**Aim of the exercise:**
Search the listing for the string "site". Copy every line that has it.

**Exercise input:**
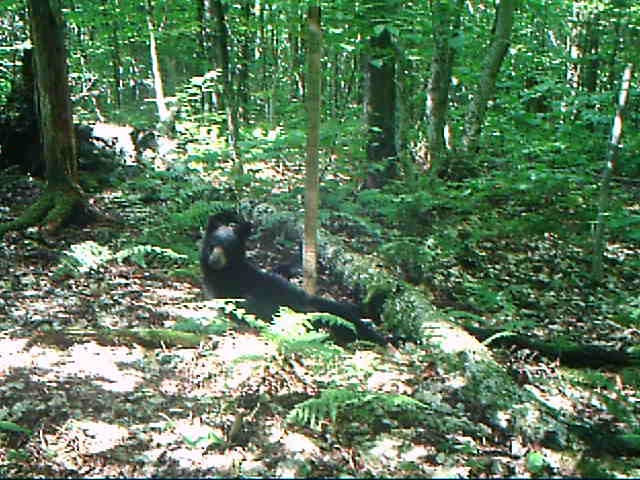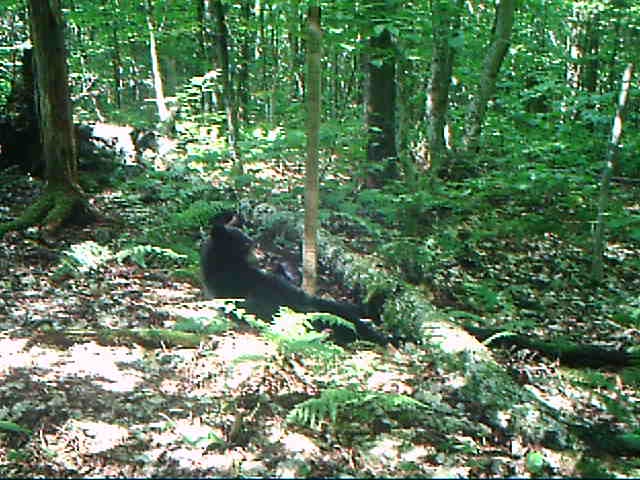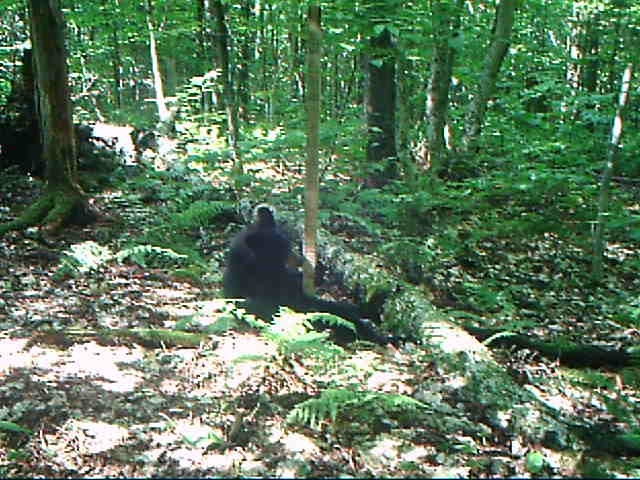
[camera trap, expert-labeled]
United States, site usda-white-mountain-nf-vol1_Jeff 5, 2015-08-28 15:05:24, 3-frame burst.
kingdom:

==

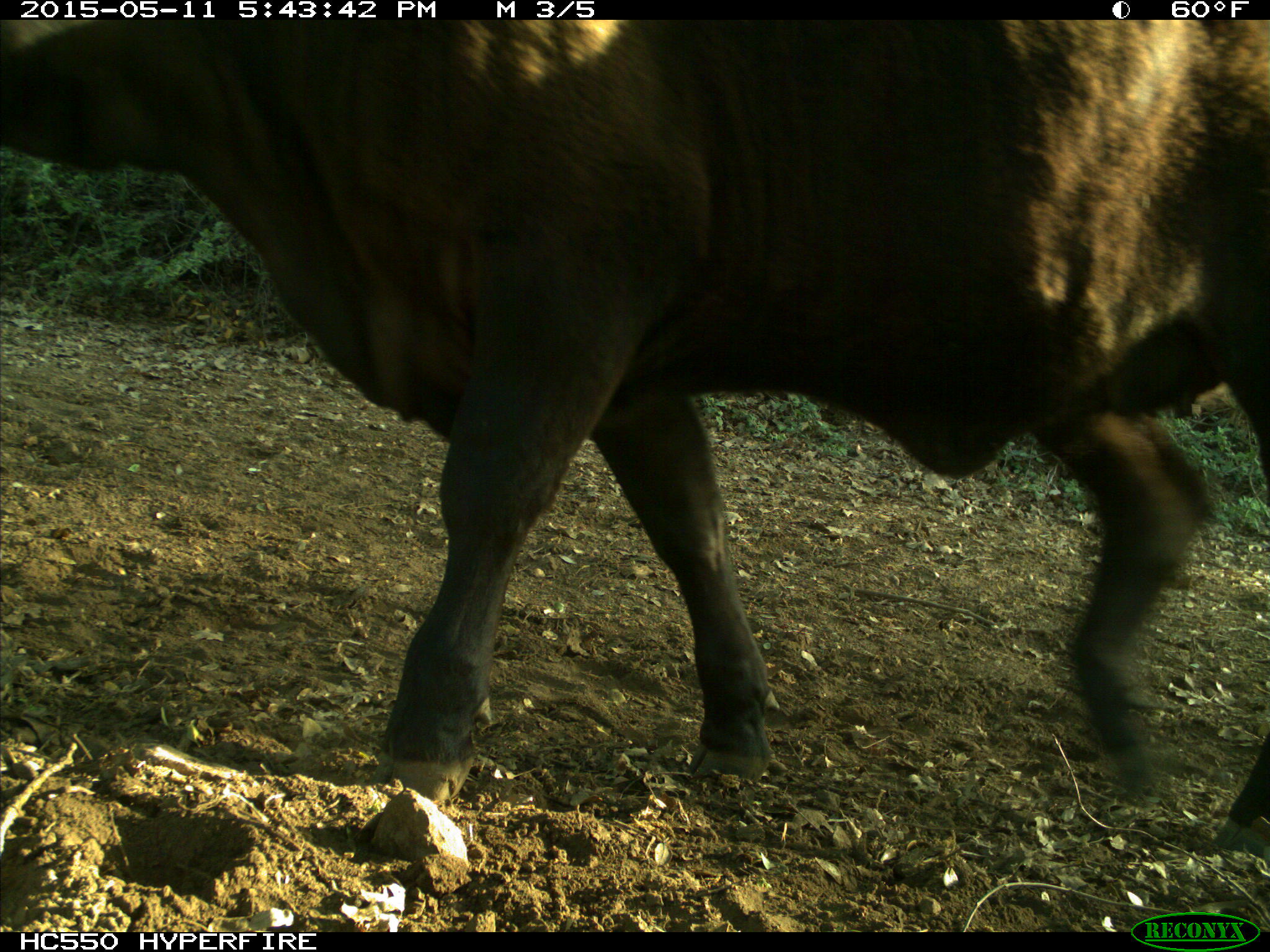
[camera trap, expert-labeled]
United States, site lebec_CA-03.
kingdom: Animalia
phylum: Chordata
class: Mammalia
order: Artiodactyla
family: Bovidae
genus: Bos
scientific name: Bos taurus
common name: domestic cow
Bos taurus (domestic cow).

**Answer section:**
United States, site usda-white-mountain-nf-vol1_Jeff 5, 2015-08-28 15:05:24, 3-frame burst.
United States, site lebec_CA-03.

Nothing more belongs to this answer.